[[ SUPPLIED DATA open ]]
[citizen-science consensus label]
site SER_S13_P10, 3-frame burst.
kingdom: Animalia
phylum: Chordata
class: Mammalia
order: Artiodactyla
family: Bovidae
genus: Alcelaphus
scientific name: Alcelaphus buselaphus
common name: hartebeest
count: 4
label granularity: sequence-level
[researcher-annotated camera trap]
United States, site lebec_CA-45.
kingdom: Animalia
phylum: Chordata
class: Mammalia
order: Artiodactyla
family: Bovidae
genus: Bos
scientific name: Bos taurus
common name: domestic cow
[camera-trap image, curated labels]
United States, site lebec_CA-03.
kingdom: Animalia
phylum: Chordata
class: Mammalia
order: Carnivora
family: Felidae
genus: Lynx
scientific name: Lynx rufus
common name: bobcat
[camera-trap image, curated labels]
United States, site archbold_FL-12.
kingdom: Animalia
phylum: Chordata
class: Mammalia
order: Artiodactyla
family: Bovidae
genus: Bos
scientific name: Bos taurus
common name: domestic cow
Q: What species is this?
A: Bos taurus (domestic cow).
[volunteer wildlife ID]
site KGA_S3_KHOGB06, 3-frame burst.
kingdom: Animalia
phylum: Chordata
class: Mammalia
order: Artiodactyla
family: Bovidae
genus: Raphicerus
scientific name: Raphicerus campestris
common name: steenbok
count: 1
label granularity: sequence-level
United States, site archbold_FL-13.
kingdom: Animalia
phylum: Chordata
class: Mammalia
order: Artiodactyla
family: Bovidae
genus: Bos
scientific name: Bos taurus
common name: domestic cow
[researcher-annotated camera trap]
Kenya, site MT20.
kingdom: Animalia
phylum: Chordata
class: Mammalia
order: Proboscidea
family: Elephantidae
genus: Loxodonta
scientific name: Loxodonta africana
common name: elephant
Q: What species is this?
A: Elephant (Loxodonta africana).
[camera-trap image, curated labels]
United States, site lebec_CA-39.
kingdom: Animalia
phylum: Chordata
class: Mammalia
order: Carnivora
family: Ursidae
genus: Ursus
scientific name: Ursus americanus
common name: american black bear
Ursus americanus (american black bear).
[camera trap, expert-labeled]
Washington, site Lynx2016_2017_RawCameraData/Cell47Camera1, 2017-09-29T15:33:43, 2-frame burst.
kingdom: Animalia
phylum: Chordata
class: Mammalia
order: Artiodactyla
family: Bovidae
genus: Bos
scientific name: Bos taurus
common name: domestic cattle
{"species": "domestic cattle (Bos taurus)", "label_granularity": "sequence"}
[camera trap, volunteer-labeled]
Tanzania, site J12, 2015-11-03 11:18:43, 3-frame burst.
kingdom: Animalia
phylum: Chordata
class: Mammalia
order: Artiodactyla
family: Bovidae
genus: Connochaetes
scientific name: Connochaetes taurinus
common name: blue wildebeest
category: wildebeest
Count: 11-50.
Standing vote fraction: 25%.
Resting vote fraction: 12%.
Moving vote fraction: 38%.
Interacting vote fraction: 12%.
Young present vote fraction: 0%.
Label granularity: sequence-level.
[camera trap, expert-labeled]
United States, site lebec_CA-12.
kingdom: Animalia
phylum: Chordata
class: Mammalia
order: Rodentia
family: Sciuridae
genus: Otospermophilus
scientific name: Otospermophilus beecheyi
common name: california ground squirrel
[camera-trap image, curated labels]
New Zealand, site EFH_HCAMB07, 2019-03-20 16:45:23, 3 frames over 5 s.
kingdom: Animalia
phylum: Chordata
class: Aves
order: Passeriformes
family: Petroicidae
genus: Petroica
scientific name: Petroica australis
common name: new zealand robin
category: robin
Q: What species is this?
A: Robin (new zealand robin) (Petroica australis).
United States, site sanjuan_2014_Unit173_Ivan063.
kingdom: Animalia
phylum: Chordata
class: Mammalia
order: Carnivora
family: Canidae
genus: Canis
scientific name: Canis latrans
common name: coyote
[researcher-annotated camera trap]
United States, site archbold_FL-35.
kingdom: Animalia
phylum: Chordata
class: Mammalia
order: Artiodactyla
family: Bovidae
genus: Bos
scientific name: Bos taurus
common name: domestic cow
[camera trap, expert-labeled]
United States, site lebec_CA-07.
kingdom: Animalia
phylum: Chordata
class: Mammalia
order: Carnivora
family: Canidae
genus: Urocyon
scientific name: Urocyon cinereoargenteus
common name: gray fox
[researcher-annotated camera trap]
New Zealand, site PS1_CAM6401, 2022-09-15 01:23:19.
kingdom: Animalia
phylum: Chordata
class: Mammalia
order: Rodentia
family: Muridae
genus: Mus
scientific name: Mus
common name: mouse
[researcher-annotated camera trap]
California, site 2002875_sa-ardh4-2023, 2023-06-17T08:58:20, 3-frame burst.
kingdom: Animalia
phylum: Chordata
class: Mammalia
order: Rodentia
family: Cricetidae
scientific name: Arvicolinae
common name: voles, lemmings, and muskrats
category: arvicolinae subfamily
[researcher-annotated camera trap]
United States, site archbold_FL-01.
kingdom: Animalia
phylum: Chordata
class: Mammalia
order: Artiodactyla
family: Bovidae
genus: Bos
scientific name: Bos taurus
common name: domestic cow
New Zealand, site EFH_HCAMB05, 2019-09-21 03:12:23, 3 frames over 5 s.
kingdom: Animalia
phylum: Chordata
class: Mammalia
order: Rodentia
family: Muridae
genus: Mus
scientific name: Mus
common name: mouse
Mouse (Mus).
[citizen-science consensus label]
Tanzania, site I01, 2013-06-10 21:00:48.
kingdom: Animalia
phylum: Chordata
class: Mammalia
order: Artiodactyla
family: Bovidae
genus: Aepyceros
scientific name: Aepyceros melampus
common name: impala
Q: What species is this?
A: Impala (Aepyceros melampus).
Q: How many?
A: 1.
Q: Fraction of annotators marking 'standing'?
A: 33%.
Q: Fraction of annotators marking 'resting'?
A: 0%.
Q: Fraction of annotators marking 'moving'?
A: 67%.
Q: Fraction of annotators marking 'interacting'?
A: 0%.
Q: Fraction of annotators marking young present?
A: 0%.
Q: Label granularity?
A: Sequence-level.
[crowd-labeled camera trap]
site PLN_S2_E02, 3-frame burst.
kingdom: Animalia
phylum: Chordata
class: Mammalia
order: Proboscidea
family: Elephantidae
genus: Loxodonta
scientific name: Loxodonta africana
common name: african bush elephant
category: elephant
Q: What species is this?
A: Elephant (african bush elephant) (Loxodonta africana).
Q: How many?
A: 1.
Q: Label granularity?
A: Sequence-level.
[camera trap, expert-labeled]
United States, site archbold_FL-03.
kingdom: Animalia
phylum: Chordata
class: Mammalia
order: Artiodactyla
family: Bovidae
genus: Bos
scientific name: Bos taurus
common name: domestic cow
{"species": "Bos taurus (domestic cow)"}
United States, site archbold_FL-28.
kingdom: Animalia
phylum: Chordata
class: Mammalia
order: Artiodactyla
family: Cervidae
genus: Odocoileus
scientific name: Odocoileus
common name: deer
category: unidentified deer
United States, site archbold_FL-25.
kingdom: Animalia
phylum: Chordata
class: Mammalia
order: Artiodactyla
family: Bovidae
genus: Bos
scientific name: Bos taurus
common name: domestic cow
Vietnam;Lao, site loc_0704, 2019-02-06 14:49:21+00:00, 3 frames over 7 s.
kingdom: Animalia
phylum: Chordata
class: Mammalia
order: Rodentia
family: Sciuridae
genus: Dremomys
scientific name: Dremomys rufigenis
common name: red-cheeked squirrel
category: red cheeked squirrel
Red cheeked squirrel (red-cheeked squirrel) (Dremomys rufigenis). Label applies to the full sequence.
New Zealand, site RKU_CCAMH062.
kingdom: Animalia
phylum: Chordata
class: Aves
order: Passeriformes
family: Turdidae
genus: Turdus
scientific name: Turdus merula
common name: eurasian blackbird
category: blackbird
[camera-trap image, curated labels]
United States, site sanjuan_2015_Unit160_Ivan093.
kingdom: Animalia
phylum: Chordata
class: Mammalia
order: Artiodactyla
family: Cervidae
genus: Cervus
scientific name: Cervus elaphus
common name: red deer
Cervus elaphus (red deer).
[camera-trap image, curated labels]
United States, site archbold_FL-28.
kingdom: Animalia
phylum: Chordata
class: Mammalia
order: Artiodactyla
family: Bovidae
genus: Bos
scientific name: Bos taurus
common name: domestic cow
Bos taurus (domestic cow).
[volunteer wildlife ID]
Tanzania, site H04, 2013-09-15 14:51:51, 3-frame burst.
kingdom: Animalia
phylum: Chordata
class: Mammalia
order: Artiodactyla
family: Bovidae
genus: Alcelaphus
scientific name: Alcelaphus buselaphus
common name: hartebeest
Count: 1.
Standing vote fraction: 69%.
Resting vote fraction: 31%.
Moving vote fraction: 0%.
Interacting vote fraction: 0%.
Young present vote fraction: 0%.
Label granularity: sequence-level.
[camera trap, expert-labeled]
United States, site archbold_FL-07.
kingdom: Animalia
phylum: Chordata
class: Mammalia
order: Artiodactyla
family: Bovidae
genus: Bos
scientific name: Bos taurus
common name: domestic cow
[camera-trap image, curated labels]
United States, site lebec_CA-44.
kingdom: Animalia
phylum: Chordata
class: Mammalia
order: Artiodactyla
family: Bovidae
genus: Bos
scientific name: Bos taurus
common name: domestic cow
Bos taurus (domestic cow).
[[ SUPPLIED DATA closed ]]
# WORK TASK
Among the lines above, please count those that contain the string "vote" and write the number by itself.

# SOLUTION FOR THIS TASK
10